There is this Arabic term around the root lbd
which does seem to mean "felt" at least in Aramaic, and possibly some of the Turkish / Mongol stuff that i do not know well. So maybe there was a tradition of felt armour in some places which died out in western and northern Europe by the 12th century?
But I think you guys will be happier if I actually finish this project before exploring felt armour!
Ekkehard IV, Casus Sancti Galli ("Events at St. Gall": the author died in the middle of the 11th century) MGH SS 2 p. 104
from our MyArmoury chat last year
Nam Ungri, auditis tempestatibus regni, Noricos rabidi invadunt et vastant, Augustaque diu obsessa, precibus Uodalirici episcopi, sanctissimi quidem inter omnes tunc temporis viri, repulsi, Alemanniam nemine vetante turmatim pervadunt. At Engilbertus, quam idoneus ad mala toleranda quidem fuerit, impiger ostendit. Nam malis his immenentibus militum suorum unoquoque pro semetipso sillicito, validores fratrum arma sumere iubet, familiam roborat, ipse velut Domini gigans lorica indutus, cucullam superinduens et stolam, ipsos eadem facere iubet: 'Contra diabolum,' ait, 'fratres mei, quam hactenus animis in Deo confisi pugnaverimus, ut nunc manibus ostendere valeamus, ab ipso petamus.' Fabricantur spicula, piltris loricae fiunt, fundibula plectuntur, tabulis compactis et wannis scuta simulantur, sparrones
(= modern German Sperr) et fustes acute focis praedurantur.
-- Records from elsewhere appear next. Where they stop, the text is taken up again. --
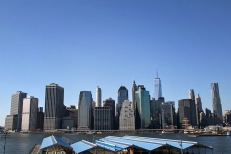 Brooklyn Heights Promenade   NYC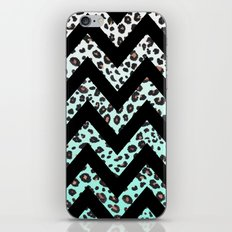 LEOPARD CHEVRON iPhone & iPod Skin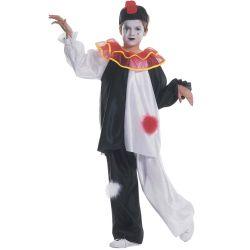 Disfraz Pierrot infantil blanco y negro Tienda de disfraces online - venta disfraces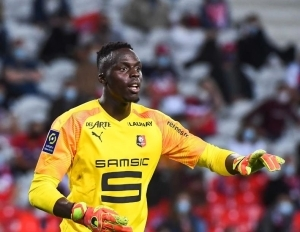 ITS OFFICIAL! Rennes Coach Confirms Mendy Will Join Chelsea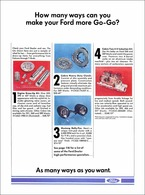 How Many Ways Can You Make Your FORD More Go-Go? | Print Ads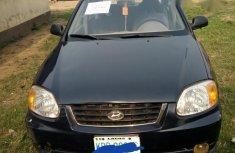 Hyundai Accent 2003 Blue for sale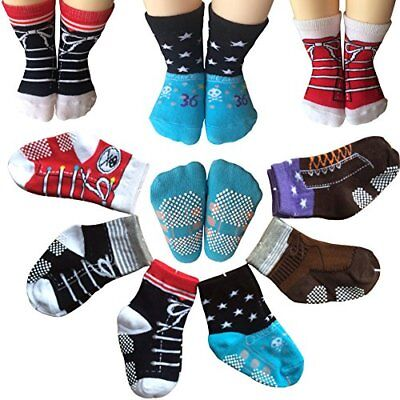 Todder 6 Pairs Non Sikd Shoes Ankle Socks Infant Baby Boy Anti- Slip Cotton Cozy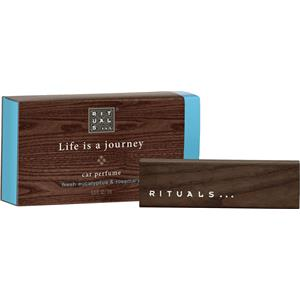 rituals-kollektionen-the-ritual-of-hammam-life-is-a-journey-car-perfume-6-ml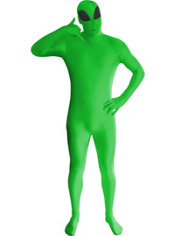 Adult Alien Morphsuit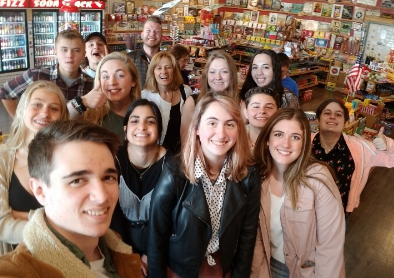 The Jetstream Journal's 2018-2019 class went on a field trip to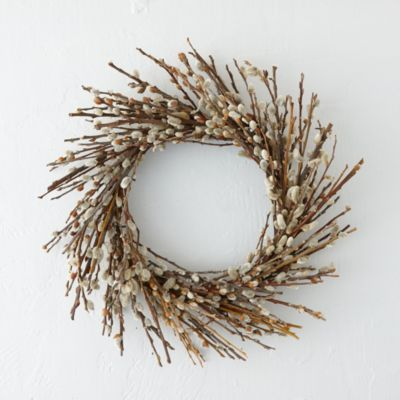 Pussy Willow Twig Wreath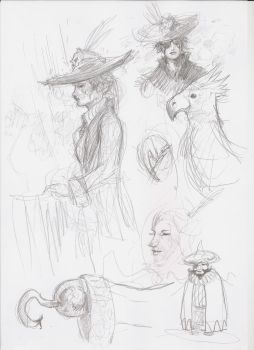 Pirate sketch 2 by Fratos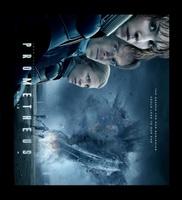 Prometheus #741869 movie poster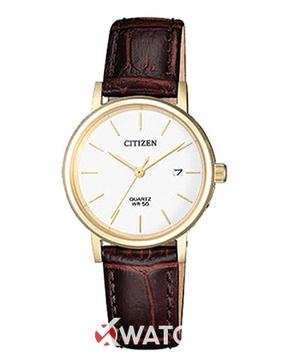 Đồng hồ Citizen EU6092-08A chính hãng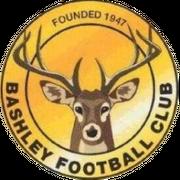 Bashley logo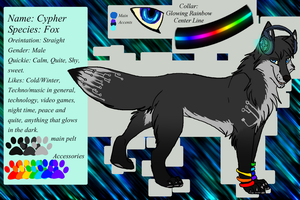 New Cypher Ref by Whitefeathersrain by darkdissolution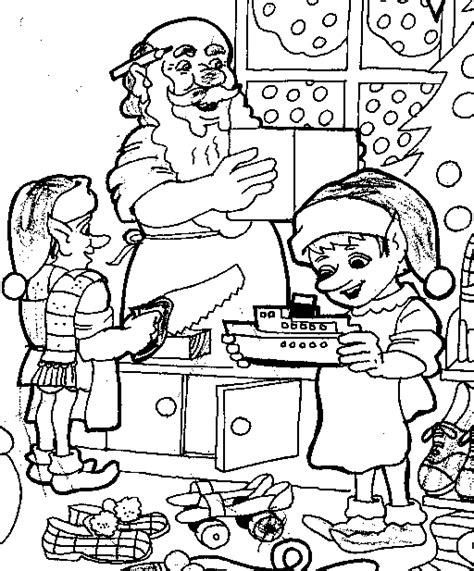 elves workshop coloring pages santa s photo factory get photos with santa fun stuff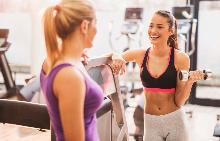 Трябва ли да носите бикини по време на тренировка?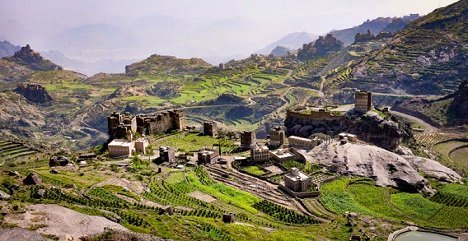 Haraz Mountains Jemen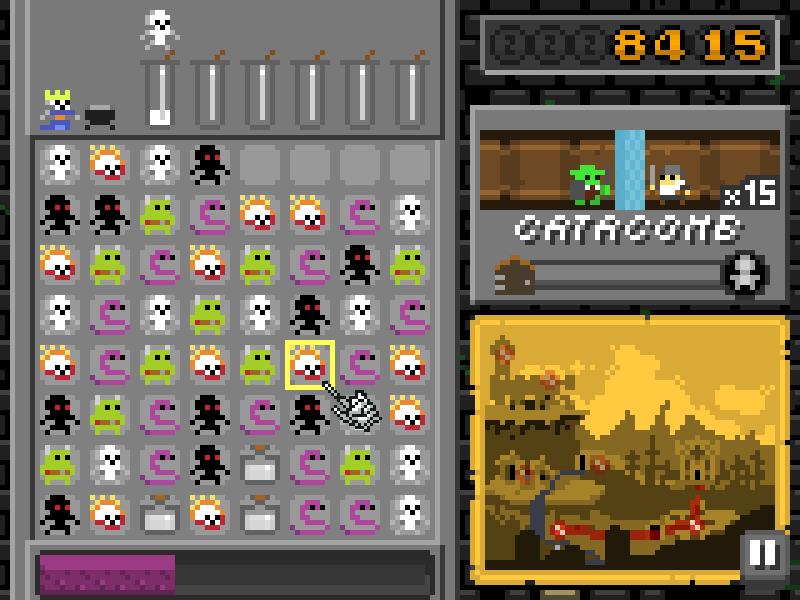 Monster Match Screenshot 5 Thumbnail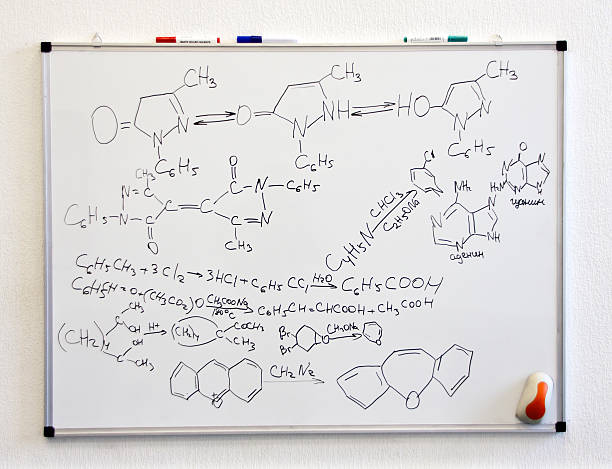 Chemistry science formulas Chemistry science formulas on white board chemistry class stock pictures, royalty-free photos & images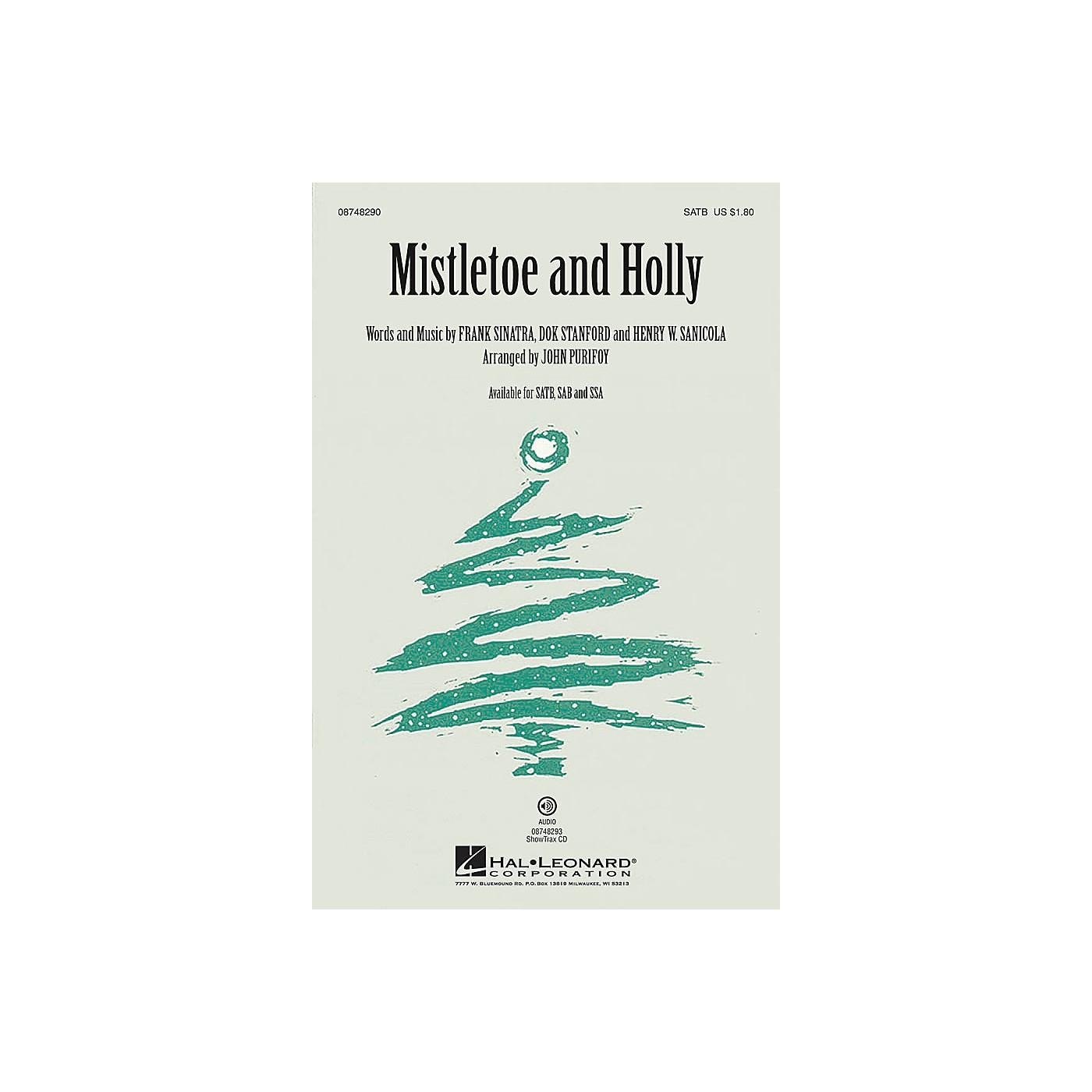 Hal Leonard Mistletoe and Holly SATB by Frank Sinatra arranged by John Purifoy thumbnail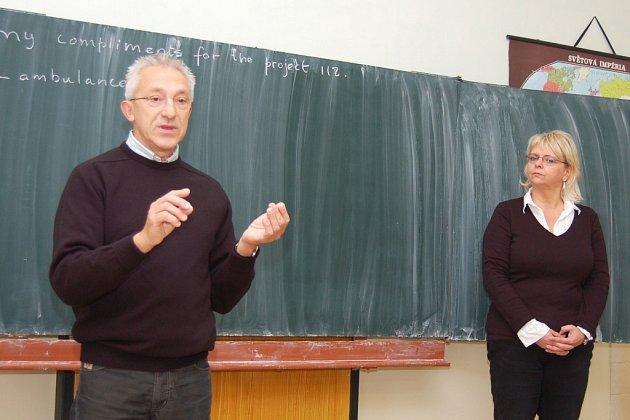 Jo Polak a Alexandra Suková při výuce v Lipenci.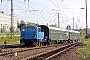 """LKM 262200 - SEM """"102 002-3"""" 28.08.2005 - Chemnitz, HauptbahnhofTom Radics"""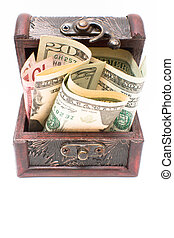Wooden chest with money on the whit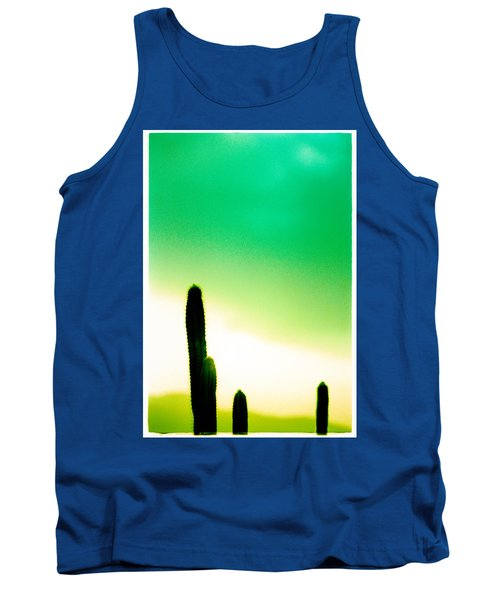 Cactus In The Morning Tank Top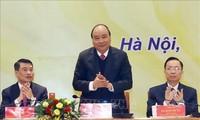 PM Vietnam, Nguyen Xuan Phuc  menghadiri Konferensi penggelaran tugas tahun 2019 dari Kementerian Informasi dan Komunikasi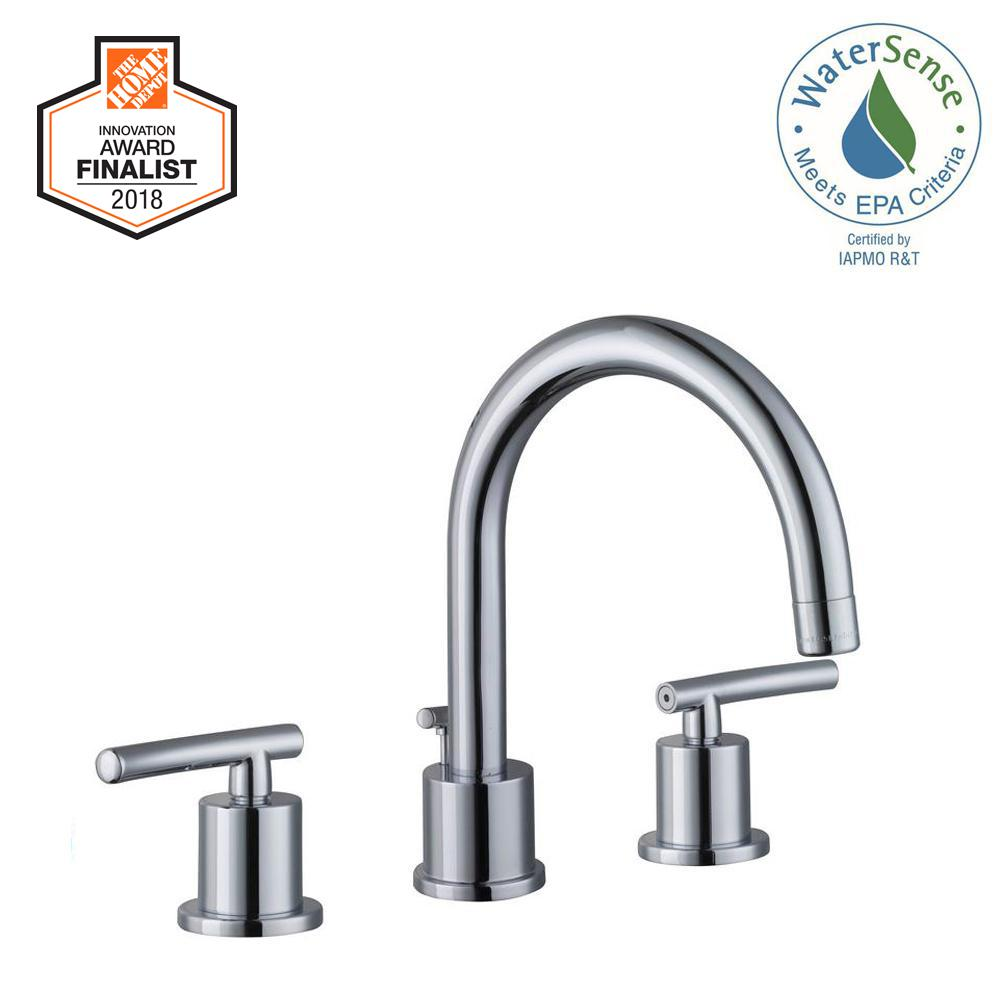 Glacier Bay Dorset 8 In Widespread 2 Handle High Arc Bathroom Faucet In Chrome 67731w 6001 The Home Depot High Arc Bathroom Faucet Bathroom Faucets Faucet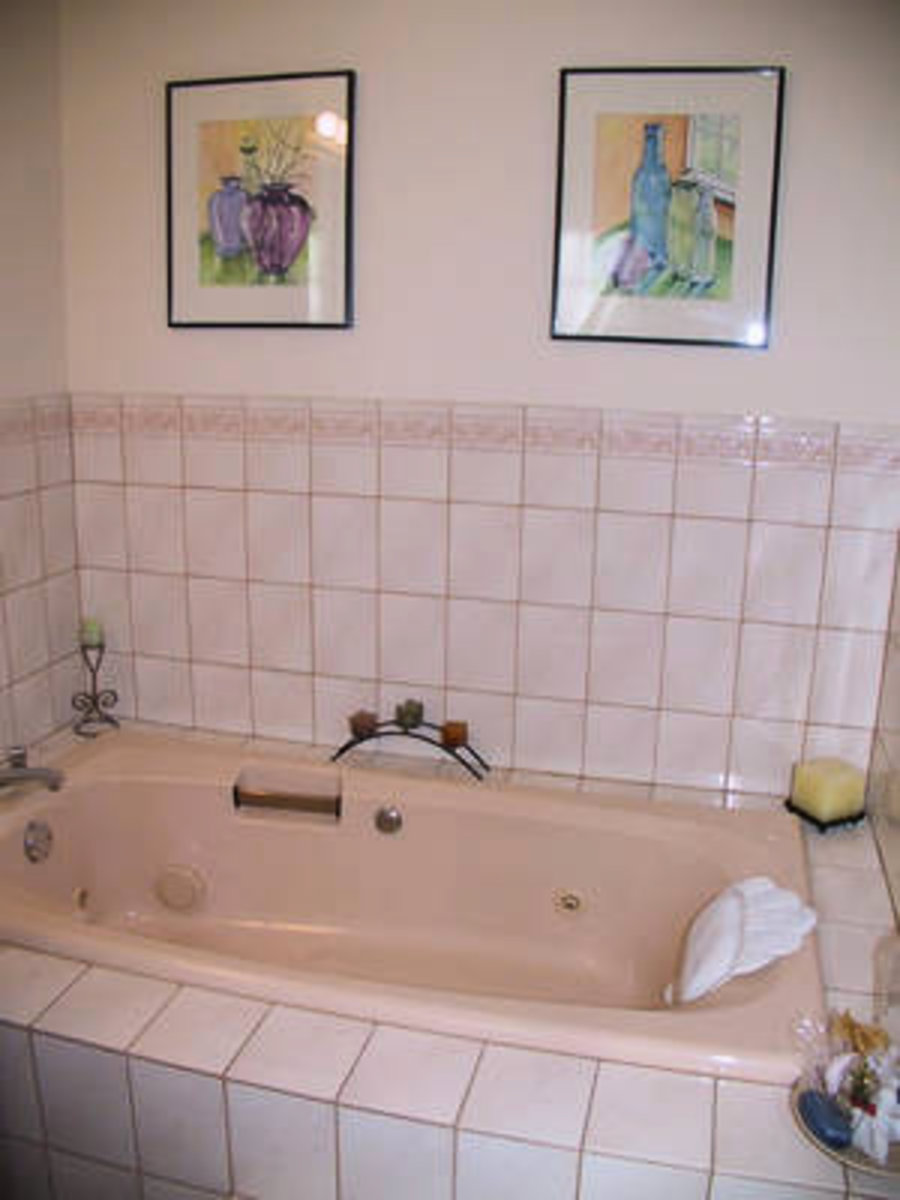 Master Bathroom New bathroom with jacuzzi tub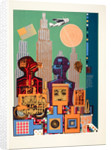 Wittgenstein in New York. From As is when by Eduardo Paolozzi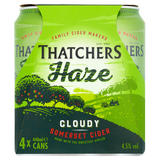 Thatchers Haze Cider 4 x 440ml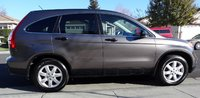Picture of 2009 Honda CR-V EX, exterior, gallery_worthy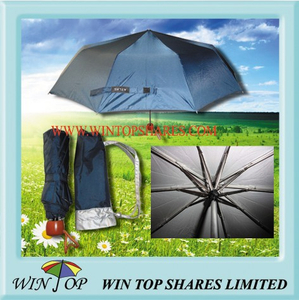 "21"" Anti UV 3 Folding Rain Umbrella"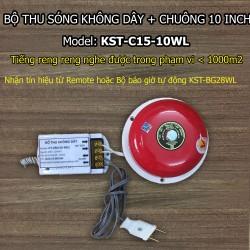 Bộ thu sóng không dây + chuông điện 10 inch KST-C15-10WL
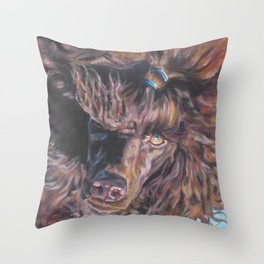 poodle dog portrait from an original painting by L.A.Shepard Throw Pillow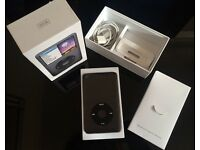 160gb Black iPod Classic w/ original box and charger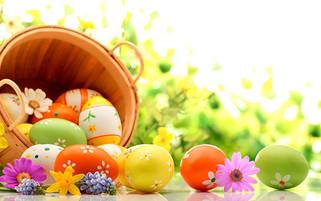 A Páscoa é renascimento
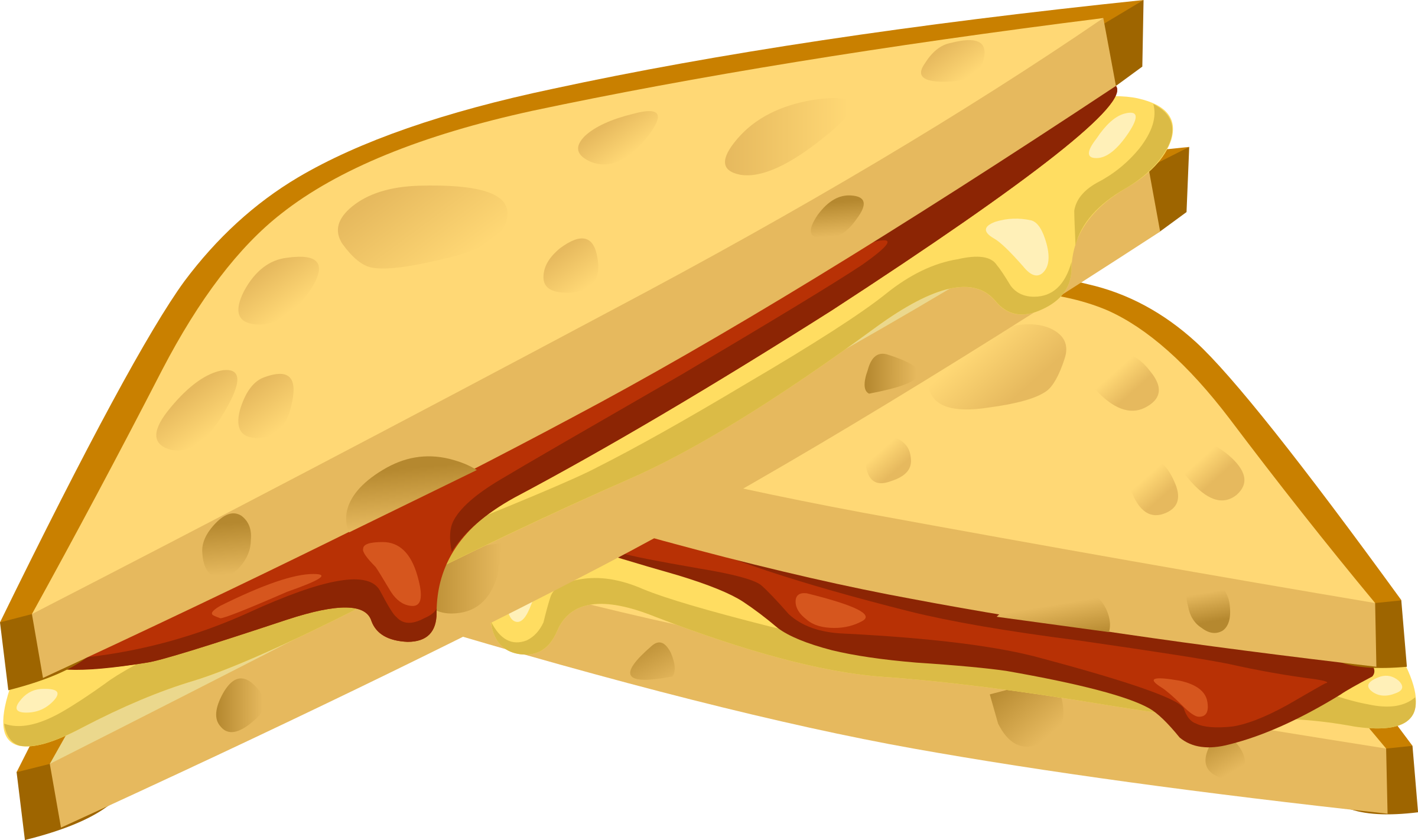 Free cliparts sandwiches download. Yearbook clipart say cheese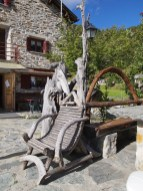 Empfehlenswerte Herberge Ristorante Alpe Campo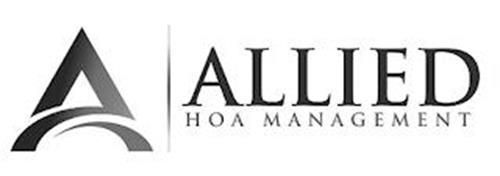 ALLIED HOA MANAGEMENT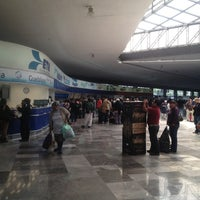 Photo taken at Terminal Central de Autobuses del Poniente by Luis Roots R. on 1/20/2013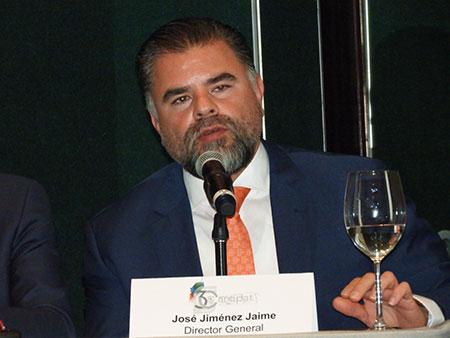 José Jiménez Jaime, director general de CANAPAT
Sed primo fratrum quidam et familiae, famae increduli, fugere nolunt. Eligitur tamen locus velud a Deo in promptu oblatus, ad arcem parandam circa fluvium Sint-tria-unum; quem sanctus Gallus quondam sanctae Trinitatis amore de tribus fluviis in unum confluentibus sic equivocasse fertur. Praemunitur in artissimo collo vallo, et silva excisis locus, fitque castellum, ut sanctae Trinitati decuit, fortissimum. Convehuntur raptim, quaeque essent necessaria. Haec in vita Wiboradae per scriptorem eius minus dicta, a fratribus qui haec noverant docti perstrinximus. ...
"For the Huns (ie. Magyars), having heard the disorders of the realm, savagely invaded and ravaged Noricum (in 926), and besieged Augusta (ie. Augsburg) for a long time; driven off by the prayers of bishop Woldaliric, certainly the most holy man of that time, they penetrated the forbidden Alemannian forest in squadrons." Abbot Engilbert of St. Gall prepared the "stronger of the brothers" and the hangers-on to defend themselves, so "darts are made, body armour created from felts (piltris loricae fiunt
), slings woven, with joined tablets and twigs shields are imitated, bolts and cudgels are hardened to a sharp point in the hearth" but a few lines later they are retreating to a high place called Siteruna (Sint-tria-unum "Three shall be one" explains the chronicler, "that is folk etymology for an honest German word!" says the editor) with all the most necessary things before the scouts of the Huns arrive.